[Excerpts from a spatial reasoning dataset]
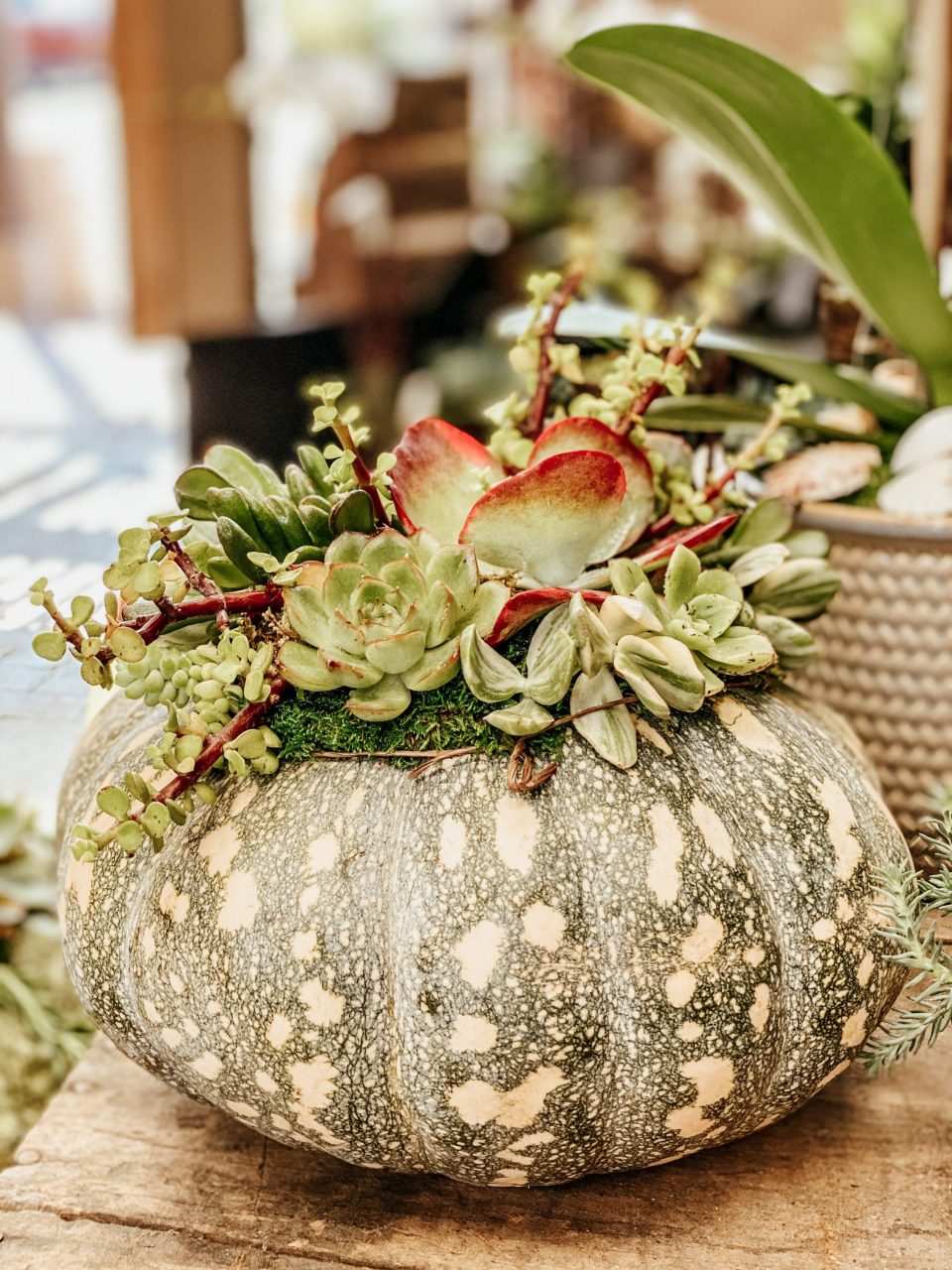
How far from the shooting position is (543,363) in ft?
2.56

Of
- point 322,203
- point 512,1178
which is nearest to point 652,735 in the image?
point 512,1178

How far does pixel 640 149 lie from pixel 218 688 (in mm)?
4006

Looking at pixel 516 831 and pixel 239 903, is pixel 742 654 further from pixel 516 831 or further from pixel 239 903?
pixel 239 903

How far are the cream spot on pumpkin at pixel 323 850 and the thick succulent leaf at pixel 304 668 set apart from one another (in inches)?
3.0

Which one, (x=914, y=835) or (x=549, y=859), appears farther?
(x=914, y=835)

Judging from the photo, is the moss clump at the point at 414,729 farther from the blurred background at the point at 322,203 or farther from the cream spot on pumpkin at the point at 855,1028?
the blurred background at the point at 322,203

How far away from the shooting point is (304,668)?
0.64 m

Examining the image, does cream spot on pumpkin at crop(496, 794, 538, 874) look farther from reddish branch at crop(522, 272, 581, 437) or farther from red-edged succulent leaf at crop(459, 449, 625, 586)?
reddish branch at crop(522, 272, 581, 437)

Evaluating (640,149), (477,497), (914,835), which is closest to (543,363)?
(477,497)

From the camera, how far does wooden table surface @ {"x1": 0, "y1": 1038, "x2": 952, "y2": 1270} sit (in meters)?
0.66

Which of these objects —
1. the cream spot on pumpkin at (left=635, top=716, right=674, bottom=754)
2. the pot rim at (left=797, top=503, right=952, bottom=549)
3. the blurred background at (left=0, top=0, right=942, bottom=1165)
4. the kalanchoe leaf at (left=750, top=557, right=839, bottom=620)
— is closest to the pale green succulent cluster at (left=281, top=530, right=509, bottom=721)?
the cream spot on pumpkin at (left=635, top=716, right=674, bottom=754)

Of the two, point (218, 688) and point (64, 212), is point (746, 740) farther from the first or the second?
point (64, 212)

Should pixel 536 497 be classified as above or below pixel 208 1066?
above

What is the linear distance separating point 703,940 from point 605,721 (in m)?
0.12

- What needs to be done:
Copy every record above word for word, leaving out the pictures.

- Correct answer:
How far from the shooting position is (543,363) in ft?
2.56

Of
- point 322,203
- point 512,1178
which is nearest to point 652,735 in the image?
point 512,1178

How far does pixel 640 149 lie from pixel 218 688 (in mm)?
4006

Looking at pixel 516 831 and pixel 239 903, is pixel 742 654 further from pixel 516 831 or further from pixel 239 903?
pixel 239 903

How far are the cream spot on pumpkin at pixel 323 850 and the thick succulent leaf at pixel 304 668 set apart from one another (in inches)?
3.0

Which one, (x=914, y=835) or (x=549, y=859), appears farther?
(x=914, y=835)

Judging from the photo, is the moss clump at the point at 414,729 farther from the blurred background at the point at 322,203 or farther from the cream spot on pumpkin at the point at 855,1028?
the blurred background at the point at 322,203

How far away from the shooting point is (304,668)?
0.64 m

Examining the image, does cream spot on pumpkin at crop(496, 794, 538, 874) look farther from reddish branch at crop(522, 272, 581, 437) or farther from red-edged succulent leaf at crop(459, 449, 625, 586)?
reddish branch at crop(522, 272, 581, 437)

Evaluating (640,149), (477,497), (914,835), which is closest to (543,363)?
(477,497)

From the camera, how far does wooden table surface @ {"x1": 0, "y1": 1038, "x2": 952, "y2": 1270} sit (in meters)?
0.66

Which of these objects —
1. the cream spot on pumpkin at (left=635, top=716, right=674, bottom=754)
2. the pot rim at (left=797, top=503, right=952, bottom=549)
3. the blurred background at (left=0, top=0, right=942, bottom=1165)
4. the kalanchoe leaf at (left=750, top=557, right=839, bottom=620)
— is closest to the pale green succulent cluster at (left=281, top=530, right=509, bottom=721)?
the cream spot on pumpkin at (left=635, top=716, right=674, bottom=754)

Of the two, point (218, 688) and point (64, 212), is point (746, 740) farther from the first or the second?
point (64, 212)

Should pixel 536 497 be classified as above or below pixel 208 1066?
above

What is the linear distance separating point 703,940 from point 605,721 (in m)?
0.12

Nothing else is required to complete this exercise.